Code Optimisation as a Trade Off

programming
Published

May 25, 2021

I’ve been writing some ARM Assembly as part of a Raspberry Pi Operating System Tutorial, and writing in Assembly really forces me to think about performance in terms of registers and instructions. When I’m writing Python trying to write concise code leads to breaking a problem into small functions or methods (and using idioms like list comprehensions). The same drive for concise code in Assembly leads me to reduce the number of instructions used and the number of registers, but even though it feels like its making things more efficient it may have negligible actual impact. However these micro-optimisations often lead to real engineering trade-offs with concepts like safety, modularity or modifiability.

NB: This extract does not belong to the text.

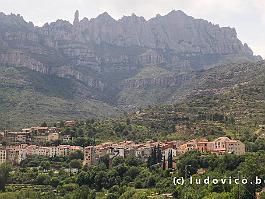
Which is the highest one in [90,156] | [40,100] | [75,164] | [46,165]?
[40,100]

In writing character bitmaps to a framebuffer we need to scan through each row and column of the bitmap. In the tutorial Alex Chadwick suggests instead of keeping track of the row, by aligning the font bitmaps appropriately, we can just track the last bits of the address. This works well and removed a variable and we can use one less register. However if we want to use a bitmap with more rows we may need to change not only the code but also the font alignment; it’s been made more difficult to maintain.

The optimisations for writing character bitmaps look like they create more efficient code, but I haven’t profiled them. What I do see is they end up calling the subroutine DrawPixel once for each bit with value 1, and so the efficiency really depends on this routine. And looking into it we can see that at each step it does a bunch of loading data from memory and comparisons that are the same each time it’s invoked. These could potentially be much more impactful on performance than the register we saved above.

Unfortunately there are tradeoffs trying to reduce the amount of work DrawPixel does. One task it has is to check whether the coordinates of the pixel lie in the width and height of the framebuffer. We could remove these to save time in an UnsafeDrawPixel, and move the range checking logic into DrawCharacter where it could be done once. But having two implementations, DrawPixel and UnsafeDrawPixel, duplicates the logic making it harder to change. We could combine the implementations by separating out the checking logic into a subroutine, but it leaves us with more risk of writing outside the framebuffer.

Another opportunity would be to completely inline DrawPixel so we can keep the FrameBuffer pointer in a register rather than reloading it at each pixel. But this trades off modularity for speed; we have to duplicate the pixel drawing logic which increases the code complexity and gives more places to get things wrong. There are potential other opportunities for optimisation, but they require breaking other things such as the ABI making it harder to inter-operate with other code.

Ultimately there are often engineering tradeoffs for optimisation; we give up other desirable properties of code like generalisability, modularity or safety. And almost always we want to focus on those - writing a safe and easy to maintain system is hard enough in the good cases. However where we really need speed, in the slowest part of the program (which can only be reliably identified with profiling) it can be really worth investing in optimisation, even if it means giving up on some of these other things.

As Knuth said in Structured Programming with Goto Statements:

Programmers waste enormous amounts of time thinking about, or worrying about, the speed of noncritical parts of their programs, and these attempts at efficiency actually have a strong negative impact when debugging and maintenance are considered. We should forget about small efficiencies, say about 97% of the time: premature optimization is the root of all evil. Yet we should not ot pass up our opportunities in that critical 3%.